◆ **EXERCISE TASK**:
Show every line of the material below that contains the word "white". Case counts.

•••••

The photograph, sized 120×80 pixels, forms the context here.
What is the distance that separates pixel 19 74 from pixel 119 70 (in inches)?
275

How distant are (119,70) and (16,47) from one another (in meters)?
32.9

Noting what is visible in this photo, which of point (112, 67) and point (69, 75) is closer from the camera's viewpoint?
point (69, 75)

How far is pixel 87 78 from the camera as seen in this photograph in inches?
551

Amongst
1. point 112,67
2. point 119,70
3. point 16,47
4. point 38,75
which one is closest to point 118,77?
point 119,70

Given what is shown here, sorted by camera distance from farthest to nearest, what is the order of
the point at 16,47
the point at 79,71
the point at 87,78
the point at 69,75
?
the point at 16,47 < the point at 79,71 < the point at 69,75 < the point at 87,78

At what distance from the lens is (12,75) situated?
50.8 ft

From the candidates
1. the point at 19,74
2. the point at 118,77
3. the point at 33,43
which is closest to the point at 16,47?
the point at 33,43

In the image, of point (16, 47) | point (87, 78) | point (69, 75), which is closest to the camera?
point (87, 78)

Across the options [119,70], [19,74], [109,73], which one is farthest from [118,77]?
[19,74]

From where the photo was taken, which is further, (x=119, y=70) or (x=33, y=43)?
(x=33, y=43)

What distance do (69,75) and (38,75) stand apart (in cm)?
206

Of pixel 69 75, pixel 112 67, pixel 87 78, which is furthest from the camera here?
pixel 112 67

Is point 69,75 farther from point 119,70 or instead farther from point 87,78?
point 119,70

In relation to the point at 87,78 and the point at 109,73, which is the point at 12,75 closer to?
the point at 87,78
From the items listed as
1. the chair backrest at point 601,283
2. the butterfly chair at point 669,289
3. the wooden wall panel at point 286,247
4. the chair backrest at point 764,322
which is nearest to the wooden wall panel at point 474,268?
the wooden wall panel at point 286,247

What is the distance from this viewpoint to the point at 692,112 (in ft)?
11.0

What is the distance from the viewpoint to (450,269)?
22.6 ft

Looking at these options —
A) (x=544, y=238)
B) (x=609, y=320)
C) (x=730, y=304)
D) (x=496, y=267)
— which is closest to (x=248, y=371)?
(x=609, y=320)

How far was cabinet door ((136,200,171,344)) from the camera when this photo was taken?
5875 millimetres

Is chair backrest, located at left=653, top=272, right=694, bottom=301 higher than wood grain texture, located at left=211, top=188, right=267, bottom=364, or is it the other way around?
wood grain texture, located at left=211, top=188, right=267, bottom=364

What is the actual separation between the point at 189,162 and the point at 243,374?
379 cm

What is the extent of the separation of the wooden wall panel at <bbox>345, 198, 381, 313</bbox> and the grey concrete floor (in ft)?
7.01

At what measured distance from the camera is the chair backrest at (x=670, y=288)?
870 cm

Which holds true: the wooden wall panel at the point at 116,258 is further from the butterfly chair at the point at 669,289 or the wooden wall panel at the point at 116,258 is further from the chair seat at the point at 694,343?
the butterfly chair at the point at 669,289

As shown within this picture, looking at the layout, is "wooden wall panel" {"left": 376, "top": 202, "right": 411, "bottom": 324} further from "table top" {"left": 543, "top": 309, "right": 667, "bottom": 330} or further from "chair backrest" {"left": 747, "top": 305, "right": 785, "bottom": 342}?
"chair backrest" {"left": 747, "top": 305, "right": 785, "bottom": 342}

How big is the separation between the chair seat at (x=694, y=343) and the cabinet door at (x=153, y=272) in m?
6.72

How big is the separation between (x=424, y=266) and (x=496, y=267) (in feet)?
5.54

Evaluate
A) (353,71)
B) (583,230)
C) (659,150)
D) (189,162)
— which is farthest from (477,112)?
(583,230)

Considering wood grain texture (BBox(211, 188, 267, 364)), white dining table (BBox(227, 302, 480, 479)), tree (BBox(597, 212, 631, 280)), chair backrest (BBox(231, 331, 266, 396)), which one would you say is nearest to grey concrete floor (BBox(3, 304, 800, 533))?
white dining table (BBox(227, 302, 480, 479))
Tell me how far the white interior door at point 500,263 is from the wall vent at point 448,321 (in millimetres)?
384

•••••

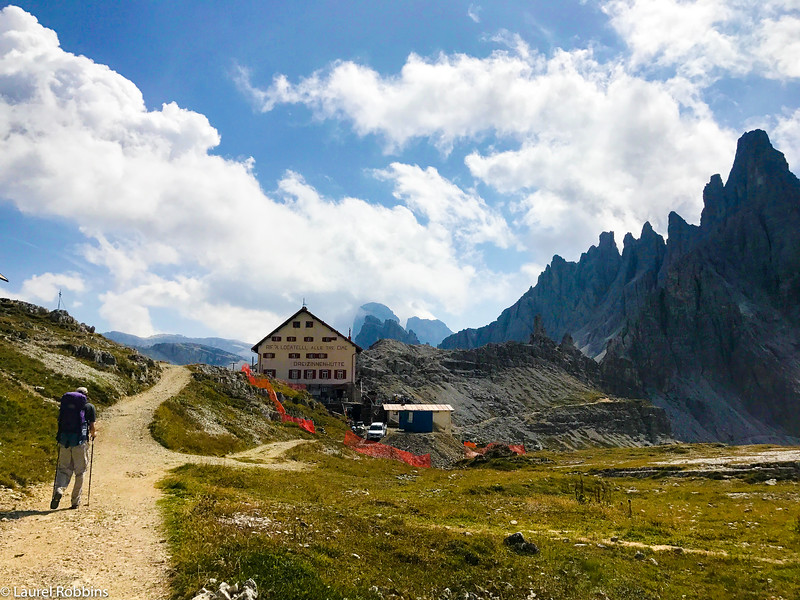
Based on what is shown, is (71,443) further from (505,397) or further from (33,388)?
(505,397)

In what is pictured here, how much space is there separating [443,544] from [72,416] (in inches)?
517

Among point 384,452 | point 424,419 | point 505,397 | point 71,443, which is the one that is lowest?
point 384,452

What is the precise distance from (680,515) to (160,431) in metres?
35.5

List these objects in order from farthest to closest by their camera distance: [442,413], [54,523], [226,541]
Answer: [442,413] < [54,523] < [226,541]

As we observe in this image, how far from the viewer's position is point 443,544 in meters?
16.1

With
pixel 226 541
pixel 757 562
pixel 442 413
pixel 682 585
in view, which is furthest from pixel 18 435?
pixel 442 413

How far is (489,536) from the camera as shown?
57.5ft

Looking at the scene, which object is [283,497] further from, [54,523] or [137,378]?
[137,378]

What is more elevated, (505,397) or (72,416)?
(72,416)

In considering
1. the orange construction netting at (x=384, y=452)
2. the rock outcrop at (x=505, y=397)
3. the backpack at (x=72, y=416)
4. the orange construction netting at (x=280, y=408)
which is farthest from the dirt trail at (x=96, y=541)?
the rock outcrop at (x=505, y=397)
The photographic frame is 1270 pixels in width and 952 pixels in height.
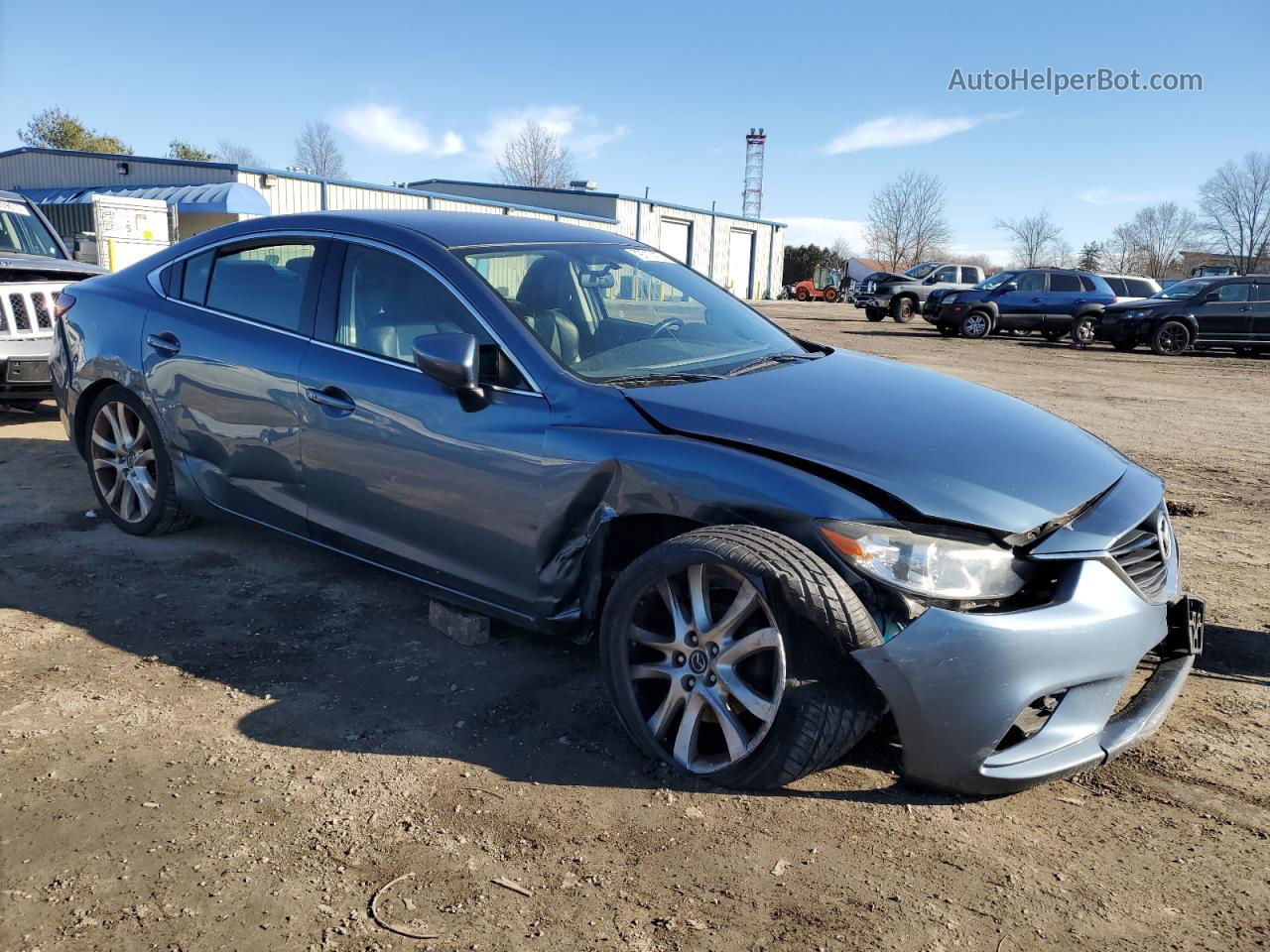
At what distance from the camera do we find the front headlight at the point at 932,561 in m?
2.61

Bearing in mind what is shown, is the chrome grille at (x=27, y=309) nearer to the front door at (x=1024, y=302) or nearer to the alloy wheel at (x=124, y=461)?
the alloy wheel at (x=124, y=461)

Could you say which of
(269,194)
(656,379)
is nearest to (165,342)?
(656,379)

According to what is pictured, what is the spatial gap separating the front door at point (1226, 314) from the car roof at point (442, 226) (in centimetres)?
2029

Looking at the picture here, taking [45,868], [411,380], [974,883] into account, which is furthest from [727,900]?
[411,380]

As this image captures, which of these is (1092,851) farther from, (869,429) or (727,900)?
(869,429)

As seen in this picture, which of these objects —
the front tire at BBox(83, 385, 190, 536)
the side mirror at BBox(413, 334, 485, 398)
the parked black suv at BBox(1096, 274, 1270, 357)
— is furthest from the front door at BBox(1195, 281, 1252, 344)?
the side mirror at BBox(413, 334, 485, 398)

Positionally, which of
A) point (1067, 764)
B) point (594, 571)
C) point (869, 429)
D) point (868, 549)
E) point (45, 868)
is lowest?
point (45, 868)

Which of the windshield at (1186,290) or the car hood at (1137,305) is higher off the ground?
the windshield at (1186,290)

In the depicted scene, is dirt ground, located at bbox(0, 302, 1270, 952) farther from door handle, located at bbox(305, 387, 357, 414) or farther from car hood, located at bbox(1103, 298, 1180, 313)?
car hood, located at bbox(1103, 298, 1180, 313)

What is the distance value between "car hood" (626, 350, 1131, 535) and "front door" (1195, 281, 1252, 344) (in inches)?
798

•••••

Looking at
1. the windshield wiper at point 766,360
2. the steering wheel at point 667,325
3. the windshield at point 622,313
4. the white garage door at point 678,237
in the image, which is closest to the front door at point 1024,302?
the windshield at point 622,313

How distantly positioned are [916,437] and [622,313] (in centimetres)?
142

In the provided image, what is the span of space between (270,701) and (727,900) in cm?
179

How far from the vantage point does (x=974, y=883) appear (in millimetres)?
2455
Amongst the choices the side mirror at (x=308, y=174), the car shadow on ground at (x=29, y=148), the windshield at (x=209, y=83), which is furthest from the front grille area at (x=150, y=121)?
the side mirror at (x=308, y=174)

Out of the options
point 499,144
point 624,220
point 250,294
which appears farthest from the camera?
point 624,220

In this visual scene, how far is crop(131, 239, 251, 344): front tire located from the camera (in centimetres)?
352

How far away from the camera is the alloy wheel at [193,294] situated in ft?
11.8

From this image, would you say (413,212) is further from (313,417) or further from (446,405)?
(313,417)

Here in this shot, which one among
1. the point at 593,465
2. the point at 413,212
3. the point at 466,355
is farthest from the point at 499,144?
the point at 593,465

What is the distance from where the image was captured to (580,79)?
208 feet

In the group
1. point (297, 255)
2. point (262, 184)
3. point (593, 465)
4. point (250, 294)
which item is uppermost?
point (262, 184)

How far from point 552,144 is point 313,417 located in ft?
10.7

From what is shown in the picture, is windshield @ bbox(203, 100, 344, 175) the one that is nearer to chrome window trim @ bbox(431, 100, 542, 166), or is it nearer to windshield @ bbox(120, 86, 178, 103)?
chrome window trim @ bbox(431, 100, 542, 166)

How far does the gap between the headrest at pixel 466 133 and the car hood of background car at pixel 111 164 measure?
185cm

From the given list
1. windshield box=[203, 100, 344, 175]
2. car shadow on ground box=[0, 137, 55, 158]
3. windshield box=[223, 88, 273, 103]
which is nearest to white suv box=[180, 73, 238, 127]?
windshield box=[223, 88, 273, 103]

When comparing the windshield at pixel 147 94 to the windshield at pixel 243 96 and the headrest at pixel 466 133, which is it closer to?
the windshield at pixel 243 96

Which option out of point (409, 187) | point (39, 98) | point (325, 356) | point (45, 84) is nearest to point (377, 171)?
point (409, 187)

•••••

◆ **FINAL RESULT**:
Considering wood grain texture (BBox(211, 188, 267, 364)), white dining table (BBox(227, 302, 480, 479)), tree (BBox(597, 212, 631, 280)), chair backrest (BBox(231, 331, 266, 396)), which one would you say is nearest to grey concrete floor (BBox(3, 304, 800, 533))?
white dining table (BBox(227, 302, 480, 479))
Tell me how far the white interior door at point 500,263 is from the wall vent at point 448,321 (in millimetres)?
4. the white garage door at point 678,237
which is nearest to white suv box=[180, 73, 238, 127]?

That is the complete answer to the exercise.